“O sexo de neandertais com outras espécies demonstra que eram muito mais sociáveis do que nós”
O cientista sueco alerta que modificar geneticamente embriões pode acabar criando uma nova espécie
Os neandertais mantiveram relações com os Homo sapiens. Não só sociais, mas também sexuais. Sabemos disso porque o biólogo sueco Svante Pääbo (Estocolmo, 1955) sequenciou o genoma dos restos de uma menina encontrados nos montes Altai, na Sibéria, e demonstrou que era filha de mãe neandertal e pai sapiens. Segundo Pääbo, essa combinação confirma que nossos ancestrais eram muito mais sociáveis do que nós. “Dois seres que eram muito mais diferentes entre si do que nós em relação a qualquer outro humano mantiveram relações sexuais e tiveram filhos. Isso descreve com perfeição quão diferentes eram dos humanos atuais”, afirma.
Além disso, para o cientista, que proferiu uma palestra em um evento em Alicante, convidado pelo Instituto de Neurociências UMH-CSIC, determinar com exatidão se sapiens e neandertais eram espécies diferentes é irrelevante. O que conta é que parte de nosso código genético guarda traços de nossos ancestrais imediatos. “A influência neandertal pode ser vista em todo o nosso genoma”, afirma Pääbo. Continuamente aparecem estudos científicos que concordam sobre a herança neandertal dos genes relacionados a “diabetes, doenças de pele ou do sistema imune ou com abortos espontâneos”. Também deles vem a “resistência às doenças procedentes da bactéria Helicobacter pylori”, que afeta o estômago.
No entanto, deixaram menos traços justamente em toda a parte genética que afeta os testículos. “Isso pode indicar algum aspecto negativo na reprodução”, afirma Pääbo, o que explicaria a prevalência do sapiens em relação a seu antecessor, entre outros fatores. “Talvez só as fêmeas tenham sobrevivido”, arrisca o diretor do Instituto Max Planck de Antropologia Evolutiva de Leipzig (Alemanha), “e sabemos que morriam muito mais jovens e que sua vida reprodutiva era mais curta”. Apesar disso, a capacidade tecnológica do humano moderno parece ser muito mais determinante. “A tecnologia dos neandertais é homogênea, igual na Espanha e na Sibéria”, explica, “mas os sapiens souberam evoluir muito rapidamente e é possível saber a procedência de um resto só por seu grau de avanço tecnológico”.

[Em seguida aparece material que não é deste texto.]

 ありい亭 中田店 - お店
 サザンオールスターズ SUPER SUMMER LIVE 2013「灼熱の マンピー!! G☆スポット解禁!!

Pääbo é considerado o pai da paleogenética e recebeu no ano passado o Prêmio Princesa de Astúrias de Pesquisa Científica e Técnica por suas descobertas. Entre outros, os realizados com o material que vai aflorando no sítio de Atapuerca, em Burgos (Espanha). Em suas mãos está a raiz de nossa árvore genealógica. Nosso antepassado mais antigo, de cerca de 430.000 anos. Pääbo acredita que este ano consiga decifrar “os 10% do genoma do homem de Sima de los Huesos”. “Mas não estamos seguros de conseguir”, acrescenta.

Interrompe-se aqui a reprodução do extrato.